The kitchen table at the home of Tiwana and Yvonne Aranui in Napier seems an appropriate place for a gathering of te reo Maori students to gather on the eve of Maori Language Week.
Mrs Aranui, who joined a language renaissance among those laid off when the Whakatu meatworks closed 27 years ago, says it was in the kitchen on the marae where the fat was chewed when she was young.
There was the Maori spoken at home by parents, and there was the Maori spoken on the paepae at the marae, but she says it was the "kitchen reo" among kuia that was "where everything happens - the grassroots".
That is part of explaining the pathway of someone who understood what they were saying, but hadn't learnt to speak it.
"Passive learning," she calls it, knowing that now, at the age of 56 and midway through a Level 4 course in Maori through Te Wananga o Aotearoa, she will never stop learning.
It's what Hemi Brown, 56, and wife Roberta are doing, their Sunday afternoon study group disrupted a little by a gathering talking more about waka ama and training on the Bay that morning.
The waka ama is pertinent, however, for Mrs Aranui knows its arrival in the national sporting framework probably wouldn't have happened without the renaissance of the language first.
It brought positive change in a lot of people's lives, and she reels off names of those who've "gone back to school" to educate themselves in the language she believes they already know.

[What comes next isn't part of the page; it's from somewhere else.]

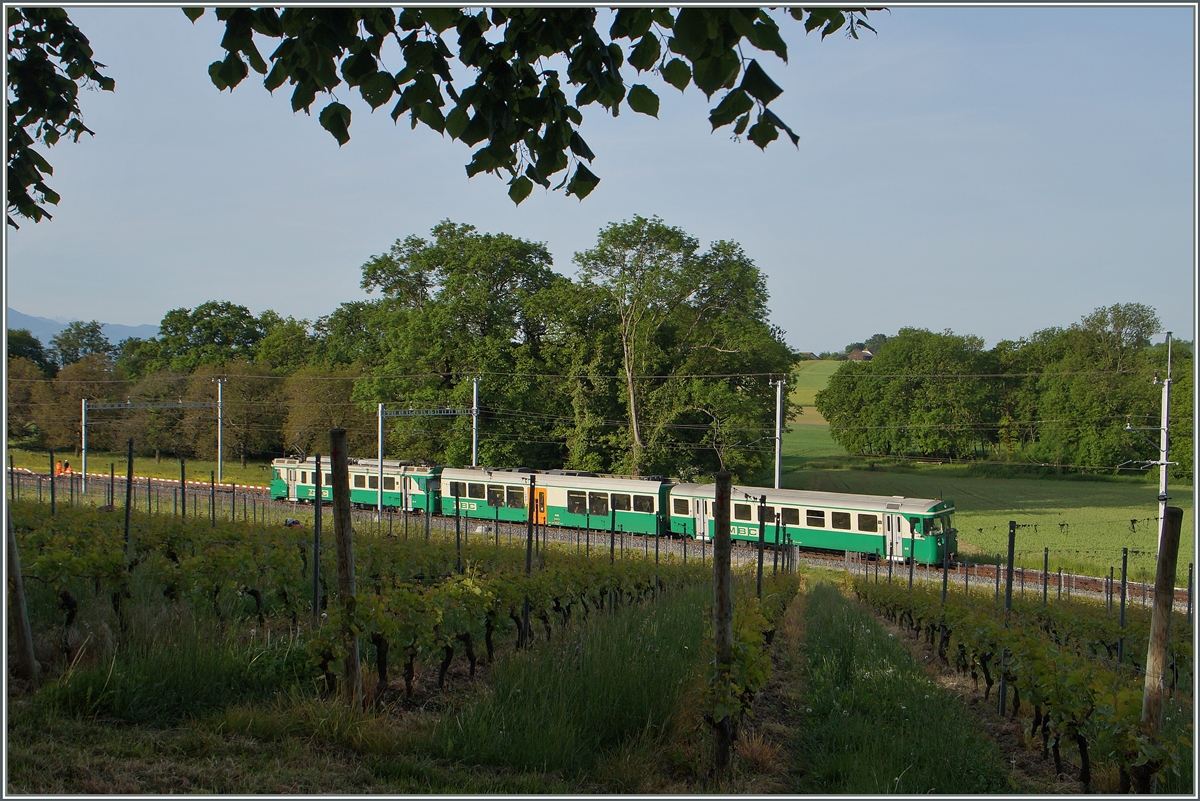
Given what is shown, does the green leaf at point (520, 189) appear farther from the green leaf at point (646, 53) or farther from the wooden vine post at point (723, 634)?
the wooden vine post at point (723, 634)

It just needed something to bring it out, and much of the impetus came within her own community of Maraenui, where she first went to tino rangatiratanga courses for those wanting to work in kohanga reo.
Maraenui School, where she was to work liaising between school and home, became the country's first bilingual, English-Maori school 25 years ago, with mother-in-law Dolly Aranui among the kaiarahi reo as it went a stage further in 1992 to also provide a rumaki class.
Daughter Zoe, one of five five-year-old full-immersion Maori-language pioneer pupils, went on to hold a BA in Maori Studies.
"All the girls have done well," says Mrs Aranui, who sometimes wonders why her parents didn't make her and her siblings learn the language, in a household of the Ratana faith, growing up around Wairoa, Otoi Station back of Raupunga, and later in Napier.
The parents' younger days, however, had been in times when children "got the strap" for speaking Maori at school. But tikanga and reo went hand in hand at home, and she recalls: "I don't remember being told, for example, to sit down and be quiet.
"You knew when manuhiri, and whanau, were coming, so you knew that's what you did. It was part of the make-up you grew up with."
Concentrating on a career in early childhood education, she's let the more formal studies rest at times, but is motivated now by supporting her husband, who chairs the trust at urban Pukemokimoki Marae, which opened in 2007.
Some of those who've taught Mrs Aranui and others will be recognised in the inaugural Ngati Kahungunu Te Reo Awards at the Hawke's Bay Opera House in Hastings on Saturday.